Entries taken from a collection
════════════════

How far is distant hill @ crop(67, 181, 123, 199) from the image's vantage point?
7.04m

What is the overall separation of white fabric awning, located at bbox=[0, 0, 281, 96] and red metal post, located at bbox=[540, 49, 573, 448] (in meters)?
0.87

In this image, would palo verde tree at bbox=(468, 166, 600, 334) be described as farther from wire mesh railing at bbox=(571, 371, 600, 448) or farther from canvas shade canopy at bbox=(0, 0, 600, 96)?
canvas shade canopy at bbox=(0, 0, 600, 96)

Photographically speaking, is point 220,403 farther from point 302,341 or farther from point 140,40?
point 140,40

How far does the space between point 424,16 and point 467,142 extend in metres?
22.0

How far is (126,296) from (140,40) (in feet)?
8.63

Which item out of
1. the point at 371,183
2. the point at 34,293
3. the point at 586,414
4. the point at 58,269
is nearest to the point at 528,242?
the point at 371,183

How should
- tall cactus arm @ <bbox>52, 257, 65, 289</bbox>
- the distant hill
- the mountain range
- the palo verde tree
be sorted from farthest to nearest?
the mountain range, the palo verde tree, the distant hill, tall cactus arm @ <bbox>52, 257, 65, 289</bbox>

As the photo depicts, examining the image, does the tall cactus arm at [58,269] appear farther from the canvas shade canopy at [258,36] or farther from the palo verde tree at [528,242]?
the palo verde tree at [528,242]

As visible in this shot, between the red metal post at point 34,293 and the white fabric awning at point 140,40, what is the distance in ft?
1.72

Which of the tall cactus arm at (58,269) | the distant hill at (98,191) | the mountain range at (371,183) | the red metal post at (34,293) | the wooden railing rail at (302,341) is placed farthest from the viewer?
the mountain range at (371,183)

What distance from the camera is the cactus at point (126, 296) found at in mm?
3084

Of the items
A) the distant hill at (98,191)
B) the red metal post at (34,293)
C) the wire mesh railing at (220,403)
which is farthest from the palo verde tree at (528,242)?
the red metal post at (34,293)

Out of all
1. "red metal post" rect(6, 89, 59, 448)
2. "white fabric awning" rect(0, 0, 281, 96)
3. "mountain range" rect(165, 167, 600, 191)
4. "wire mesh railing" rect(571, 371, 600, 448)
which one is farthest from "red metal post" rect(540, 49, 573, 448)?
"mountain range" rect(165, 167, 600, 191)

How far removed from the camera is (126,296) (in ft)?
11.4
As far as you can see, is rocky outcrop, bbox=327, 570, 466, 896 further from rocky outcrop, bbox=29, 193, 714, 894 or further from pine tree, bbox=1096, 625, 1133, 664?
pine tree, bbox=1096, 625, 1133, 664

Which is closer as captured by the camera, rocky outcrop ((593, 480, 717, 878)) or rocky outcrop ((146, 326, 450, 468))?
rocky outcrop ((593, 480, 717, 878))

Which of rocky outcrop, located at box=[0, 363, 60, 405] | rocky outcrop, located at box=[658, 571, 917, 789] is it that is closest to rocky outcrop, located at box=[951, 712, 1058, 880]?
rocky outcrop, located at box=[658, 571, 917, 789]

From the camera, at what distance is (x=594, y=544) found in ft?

════════════════

▶ [Description of the task]
Update the lines above so that each "wire mesh railing" becomes "metal mesh railing", and leave everything else unchanged.

▶ [Answer]
How far is distant hill @ crop(67, 181, 123, 199) from the image's vantage point?
7.04m

What is the overall separation of white fabric awning, located at bbox=[0, 0, 281, 96] and red metal post, located at bbox=[540, 49, 573, 448] (in meters)?
0.87

In this image, would palo verde tree at bbox=(468, 166, 600, 334) be described as farther from metal mesh railing at bbox=(571, 371, 600, 448) or farther from canvas shade canopy at bbox=(0, 0, 600, 96)?
canvas shade canopy at bbox=(0, 0, 600, 96)

Photographically speaking, is point 220,403 farther from point 302,341 or farther from point 140,40?
point 140,40

How far does the space between point 424,16 and point 467,142 extend in metres?
22.0

How far is (126,296) from (140,40) (in feet)?
8.63

Which item out of
1. the point at 371,183
2. the point at 34,293
3. the point at 586,414
4. the point at 58,269
is nearest to the point at 528,242?
the point at 371,183

How should
- tall cactus arm @ <bbox>52, 257, 65, 289</bbox>
- the distant hill
- the mountain range
- the palo verde tree
be sorted from farthest to nearest?
the mountain range, the palo verde tree, the distant hill, tall cactus arm @ <bbox>52, 257, 65, 289</bbox>

As the photo depicts, examining the image, does the tall cactus arm at [58,269] appear farther from the canvas shade canopy at [258,36] or farther from the palo verde tree at [528,242]?
the palo verde tree at [528,242]

As visible in this shot, between the red metal post at point 34,293 and the white fabric awning at point 140,40, what is the distance in ft?
1.72

Which of the tall cactus arm at (58,269) | the distant hill at (98,191) | the mountain range at (371,183) | the red metal post at (34,293) | the wooden railing rail at (302,341) is placed farthest from the viewer?
the mountain range at (371,183)

What distance from the camera is the cactus at point (126, 296) found at in mm?
3084

Of the items
A) the distant hill at (98,191)
B) the red metal post at (34,293)
C) the metal mesh railing at (220,403)
which is farthest from the palo verde tree at (528,242)?
the red metal post at (34,293)

Out of all
1. "red metal post" rect(6, 89, 59, 448)
2. "white fabric awning" rect(0, 0, 281, 96)
3. "mountain range" rect(165, 167, 600, 191)
4. "metal mesh railing" rect(571, 371, 600, 448)
which one is farthest from "red metal post" rect(540, 49, 573, 448)?
"mountain range" rect(165, 167, 600, 191)

How far removed from the camera is (126,296) (in ft)?
11.4
As far as you can see, is rocky outcrop, bbox=327, 570, 466, 896 further from rocky outcrop, bbox=29, 193, 714, 894 or further from pine tree, bbox=1096, 625, 1133, 664?
pine tree, bbox=1096, 625, 1133, 664

Which is closer as captured by the camera, rocky outcrop ((593, 480, 717, 878)) or rocky outcrop ((146, 326, 450, 468))?
rocky outcrop ((593, 480, 717, 878))

Which of rocky outcrop, located at box=[0, 363, 60, 405] | rocky outcrop, located at box=[658, 571, 917, 789] is it that is closest to rocky outcrop, located at box=[951, 712, 1058, 880]?
rocky outcrop, located at box=[658, 571, 917, 789]

From the camera, at what distance is (x=594, y=544) found in ft?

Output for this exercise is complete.